Given instruction ▸
State how many lines of the records below contain the word "trunk", and reply with that number alone.

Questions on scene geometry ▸
▼

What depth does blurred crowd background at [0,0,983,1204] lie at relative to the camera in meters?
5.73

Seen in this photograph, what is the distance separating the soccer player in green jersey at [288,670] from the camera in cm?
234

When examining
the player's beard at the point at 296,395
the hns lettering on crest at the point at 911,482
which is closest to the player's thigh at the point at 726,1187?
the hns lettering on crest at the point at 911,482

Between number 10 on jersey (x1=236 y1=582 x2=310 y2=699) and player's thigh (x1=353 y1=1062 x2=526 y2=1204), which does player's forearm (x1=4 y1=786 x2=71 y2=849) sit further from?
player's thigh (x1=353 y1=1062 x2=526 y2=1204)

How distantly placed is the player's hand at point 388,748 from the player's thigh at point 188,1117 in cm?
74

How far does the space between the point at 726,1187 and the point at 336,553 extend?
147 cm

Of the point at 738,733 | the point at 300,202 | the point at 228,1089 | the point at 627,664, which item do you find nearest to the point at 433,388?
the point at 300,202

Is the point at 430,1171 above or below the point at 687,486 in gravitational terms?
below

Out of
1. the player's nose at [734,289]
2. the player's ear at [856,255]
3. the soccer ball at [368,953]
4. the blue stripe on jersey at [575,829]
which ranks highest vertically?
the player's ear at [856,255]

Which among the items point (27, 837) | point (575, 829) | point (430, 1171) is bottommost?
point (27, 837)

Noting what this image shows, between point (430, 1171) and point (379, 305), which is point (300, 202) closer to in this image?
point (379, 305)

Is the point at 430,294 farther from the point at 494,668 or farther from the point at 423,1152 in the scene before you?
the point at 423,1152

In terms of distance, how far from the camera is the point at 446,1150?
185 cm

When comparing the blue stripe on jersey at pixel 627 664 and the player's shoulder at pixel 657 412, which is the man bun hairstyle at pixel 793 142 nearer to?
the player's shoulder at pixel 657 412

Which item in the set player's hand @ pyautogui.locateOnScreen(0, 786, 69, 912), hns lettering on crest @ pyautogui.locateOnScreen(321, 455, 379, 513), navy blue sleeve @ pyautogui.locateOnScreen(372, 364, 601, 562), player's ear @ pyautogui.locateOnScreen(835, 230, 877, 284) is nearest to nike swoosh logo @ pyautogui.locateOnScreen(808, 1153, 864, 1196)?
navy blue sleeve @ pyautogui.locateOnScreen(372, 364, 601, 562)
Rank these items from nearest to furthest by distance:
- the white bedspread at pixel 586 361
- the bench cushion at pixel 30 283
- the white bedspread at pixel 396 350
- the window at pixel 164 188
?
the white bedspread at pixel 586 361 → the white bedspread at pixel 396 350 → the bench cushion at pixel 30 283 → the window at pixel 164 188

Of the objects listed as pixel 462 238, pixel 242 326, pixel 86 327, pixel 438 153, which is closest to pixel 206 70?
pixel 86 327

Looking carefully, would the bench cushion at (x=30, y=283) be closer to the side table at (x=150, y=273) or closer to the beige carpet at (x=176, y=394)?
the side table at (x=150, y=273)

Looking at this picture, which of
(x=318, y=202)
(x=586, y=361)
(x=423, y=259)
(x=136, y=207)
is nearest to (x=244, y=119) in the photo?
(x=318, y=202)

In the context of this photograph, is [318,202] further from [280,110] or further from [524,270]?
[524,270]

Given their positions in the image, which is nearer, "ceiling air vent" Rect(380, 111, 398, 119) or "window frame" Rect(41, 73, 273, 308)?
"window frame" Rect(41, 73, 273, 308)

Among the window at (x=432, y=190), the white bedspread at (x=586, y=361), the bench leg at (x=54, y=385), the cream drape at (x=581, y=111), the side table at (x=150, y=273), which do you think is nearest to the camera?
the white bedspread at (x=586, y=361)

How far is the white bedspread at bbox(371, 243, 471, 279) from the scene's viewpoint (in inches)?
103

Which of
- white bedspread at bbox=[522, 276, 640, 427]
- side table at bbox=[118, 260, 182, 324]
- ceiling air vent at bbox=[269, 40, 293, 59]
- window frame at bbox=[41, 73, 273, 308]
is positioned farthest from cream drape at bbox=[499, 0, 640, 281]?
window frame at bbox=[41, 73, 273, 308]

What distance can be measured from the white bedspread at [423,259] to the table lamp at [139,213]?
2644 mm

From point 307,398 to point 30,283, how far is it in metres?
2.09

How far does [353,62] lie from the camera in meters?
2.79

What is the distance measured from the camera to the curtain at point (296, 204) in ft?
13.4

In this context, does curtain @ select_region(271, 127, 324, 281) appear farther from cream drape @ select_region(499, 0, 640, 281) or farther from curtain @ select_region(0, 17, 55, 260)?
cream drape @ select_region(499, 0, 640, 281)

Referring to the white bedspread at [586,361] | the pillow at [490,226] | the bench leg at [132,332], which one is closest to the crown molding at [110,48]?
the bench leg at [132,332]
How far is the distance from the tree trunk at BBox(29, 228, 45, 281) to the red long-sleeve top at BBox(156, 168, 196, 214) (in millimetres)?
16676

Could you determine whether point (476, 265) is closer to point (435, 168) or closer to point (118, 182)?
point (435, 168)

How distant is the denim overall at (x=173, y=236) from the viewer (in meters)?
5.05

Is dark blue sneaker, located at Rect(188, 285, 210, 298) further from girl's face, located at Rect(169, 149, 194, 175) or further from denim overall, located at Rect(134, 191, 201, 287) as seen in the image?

▲
▼

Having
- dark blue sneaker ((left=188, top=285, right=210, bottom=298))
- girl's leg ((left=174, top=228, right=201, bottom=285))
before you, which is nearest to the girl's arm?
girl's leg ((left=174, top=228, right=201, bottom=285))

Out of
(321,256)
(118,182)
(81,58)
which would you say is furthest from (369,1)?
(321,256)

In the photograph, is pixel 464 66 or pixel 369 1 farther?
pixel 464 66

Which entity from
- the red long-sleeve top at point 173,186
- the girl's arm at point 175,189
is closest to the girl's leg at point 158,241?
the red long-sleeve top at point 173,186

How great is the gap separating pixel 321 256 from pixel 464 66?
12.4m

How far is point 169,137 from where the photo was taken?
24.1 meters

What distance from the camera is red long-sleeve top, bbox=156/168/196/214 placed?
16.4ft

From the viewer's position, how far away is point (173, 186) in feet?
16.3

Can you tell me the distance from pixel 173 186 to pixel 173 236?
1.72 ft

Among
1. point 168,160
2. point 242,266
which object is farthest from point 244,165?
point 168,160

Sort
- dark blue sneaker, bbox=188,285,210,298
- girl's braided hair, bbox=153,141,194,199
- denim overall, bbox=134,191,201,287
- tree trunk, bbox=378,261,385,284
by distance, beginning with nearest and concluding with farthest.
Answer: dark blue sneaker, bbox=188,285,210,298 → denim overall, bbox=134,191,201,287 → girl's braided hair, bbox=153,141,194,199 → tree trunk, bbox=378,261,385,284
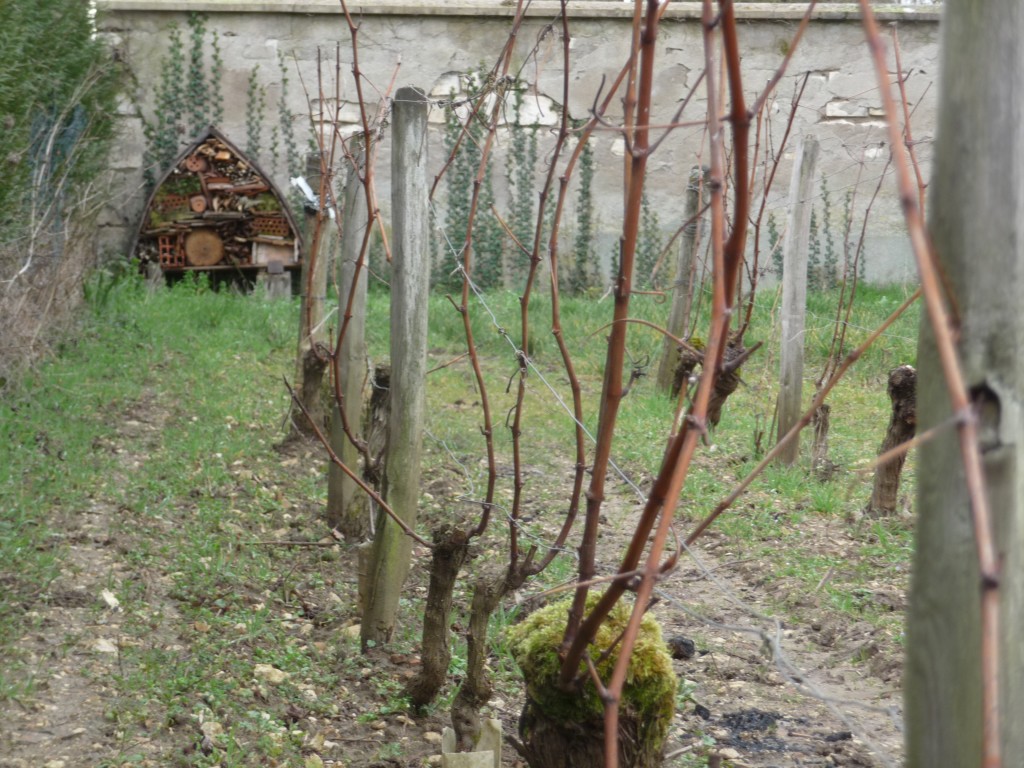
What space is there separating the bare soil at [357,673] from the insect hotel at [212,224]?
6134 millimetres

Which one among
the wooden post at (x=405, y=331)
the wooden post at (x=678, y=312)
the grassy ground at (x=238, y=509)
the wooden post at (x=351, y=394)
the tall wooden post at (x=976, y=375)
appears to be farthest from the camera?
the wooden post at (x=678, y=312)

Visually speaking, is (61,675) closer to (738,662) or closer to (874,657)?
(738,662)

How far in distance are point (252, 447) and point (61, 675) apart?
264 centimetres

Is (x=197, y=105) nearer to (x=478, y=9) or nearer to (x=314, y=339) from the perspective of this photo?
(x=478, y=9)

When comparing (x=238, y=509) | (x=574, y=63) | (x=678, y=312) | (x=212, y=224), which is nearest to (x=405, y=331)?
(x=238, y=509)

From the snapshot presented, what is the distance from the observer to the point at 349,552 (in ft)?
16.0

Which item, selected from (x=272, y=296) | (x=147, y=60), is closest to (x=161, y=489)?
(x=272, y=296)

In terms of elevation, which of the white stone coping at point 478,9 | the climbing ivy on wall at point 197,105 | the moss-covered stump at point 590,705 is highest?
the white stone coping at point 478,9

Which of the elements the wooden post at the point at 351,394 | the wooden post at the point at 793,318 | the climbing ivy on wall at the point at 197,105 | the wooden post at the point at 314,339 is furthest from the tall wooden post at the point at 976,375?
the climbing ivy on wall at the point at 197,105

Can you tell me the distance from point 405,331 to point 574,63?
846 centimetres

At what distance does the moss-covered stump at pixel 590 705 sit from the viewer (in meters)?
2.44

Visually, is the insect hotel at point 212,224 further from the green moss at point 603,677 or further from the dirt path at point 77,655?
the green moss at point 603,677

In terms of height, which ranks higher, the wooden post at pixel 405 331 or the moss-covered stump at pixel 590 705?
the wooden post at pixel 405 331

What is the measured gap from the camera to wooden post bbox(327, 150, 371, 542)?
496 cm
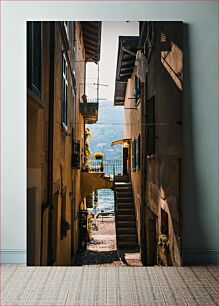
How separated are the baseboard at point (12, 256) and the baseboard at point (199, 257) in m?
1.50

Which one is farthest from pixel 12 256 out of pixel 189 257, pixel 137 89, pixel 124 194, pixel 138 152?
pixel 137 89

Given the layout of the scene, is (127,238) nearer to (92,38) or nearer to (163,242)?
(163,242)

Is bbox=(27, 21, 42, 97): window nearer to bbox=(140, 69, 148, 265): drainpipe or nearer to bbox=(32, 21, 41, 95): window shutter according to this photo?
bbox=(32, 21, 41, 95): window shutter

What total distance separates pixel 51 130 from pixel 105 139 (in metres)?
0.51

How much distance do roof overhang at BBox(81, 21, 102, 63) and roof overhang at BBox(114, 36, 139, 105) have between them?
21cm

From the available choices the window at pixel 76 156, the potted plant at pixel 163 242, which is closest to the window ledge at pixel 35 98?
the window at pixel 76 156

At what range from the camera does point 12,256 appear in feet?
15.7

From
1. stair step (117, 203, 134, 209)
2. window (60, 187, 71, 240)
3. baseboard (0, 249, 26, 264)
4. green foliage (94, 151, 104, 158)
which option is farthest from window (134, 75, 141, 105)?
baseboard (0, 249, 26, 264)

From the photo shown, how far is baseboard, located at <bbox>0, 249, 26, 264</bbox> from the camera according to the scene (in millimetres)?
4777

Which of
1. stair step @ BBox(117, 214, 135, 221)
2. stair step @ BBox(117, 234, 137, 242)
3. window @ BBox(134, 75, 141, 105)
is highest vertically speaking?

▲

Full answer ▸
3